OCR data entry is the process of extracting data from various sources using OCR technology. For example, bank statements are commonly processed with OCR to gather their data.
Or OCR is used also for invoice data extraction, and receipt data capture as well.
OCR processes scanned images to identify characters and convert them into digital, editable formats.
Why is OCR Used for Data Entry
Using OCR in data entry has been a game-changer for many companies. It reduces the required personnel involved in data extraction and can save a lot of time and money.
According to the latest data entry statistics, on average data entry personnel are paid $40,504 annually but a year’s worth of OCR data entry software is less than $1,000.
Therefore using OCR software can help you eliminate the need to outsource data entry.

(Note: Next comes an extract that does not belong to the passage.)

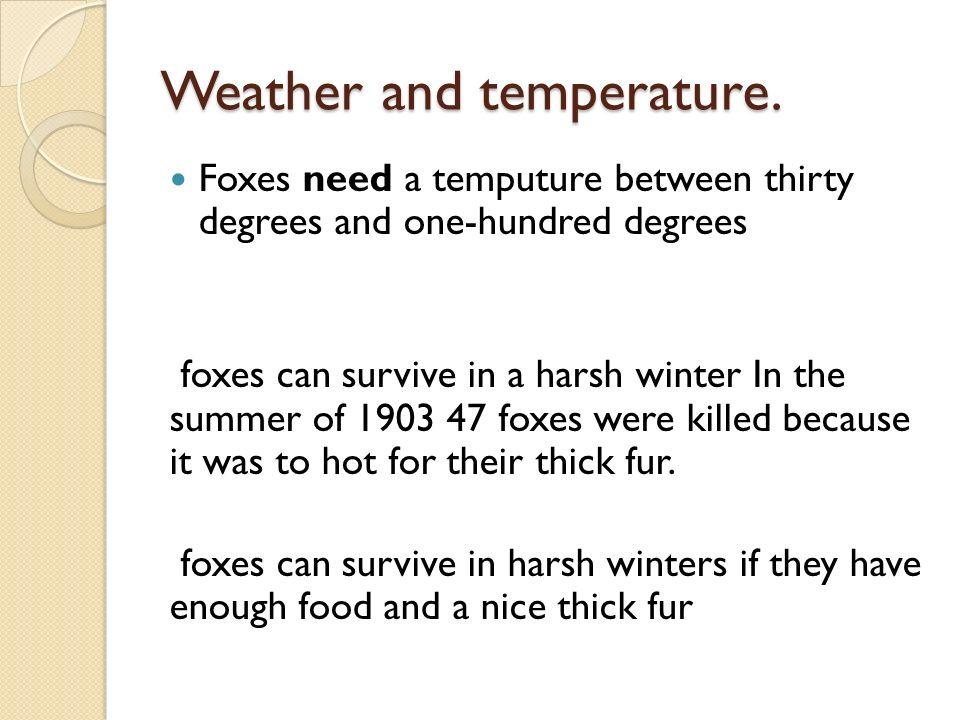 Where do foxes live.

OCR is highly effective in document data extractions such as bank statements into editable formats like Excel and CSV, boasting an accuracy rate of 99.5% for this task. Making significantly fewer errors compared to manual data entry.
How OCR Data Entry Works
OCR data entry operates using specialized OCR software tailored for specific niches. For instance, DocuClipper is an OCR software designed specifically for converting bank statements. Here are some fundamental steps in how OCR works.
Step 1: Upload Image/Document
The OCR process starts when a user uploads an image or document with text, like scanned documents or photographs. The input’s quality and clarity significantly affect OCR accuracy.
Clear images, such as PDFs and bank statements, typically yield more accurate results, whereas handwritten or typewritten documents may be less precise.
Step 2: OCR Preprocessing
When an image is uploaded, the OCR system preprocesses it to enhance quality and remove noise. This includes adjusting uneven lighting for uniformity and standardizing different font sizes, ensuring accurate text recognition.
Step 3: Text Recognition
In this stage, OCR software matches the visual patterns of text against a character database to identify and differentiate characters. It’s particularly effective in handling invoices with varying styles and fonts, and identifying key elements like numbers, dates, and amounts.
The software’s access to known patterns ensures accurate information extraction from different layouts.
Additionally, OCR systems use advanced algorithms to extract unique character features, including line thickness, curvature, and spatial relationships, enhancing character recognition and reducing errors.
Step 4: Postprocessing
Postprocessing in OCR includes error correction, contextual analysis, and assembling recognized characters into words and sentences. This stage corrects inaccuracies from earlier steps.
OCR Data Entry vs Manual Data Entry
Data entry is a demanding task for companies in every industry, involving employees from various levels. OCR data entry, however, offers more advantages than manual methods.
In comparing OCR bank statement conversion with manual data entry, here are the key differences:
Efficiency & Speed
- OCR Data Entry: Automates the process, drastically reducing the time needed for data input. With advanced software like DocuClipper, data from bank statements can be converted quickly and efficiently.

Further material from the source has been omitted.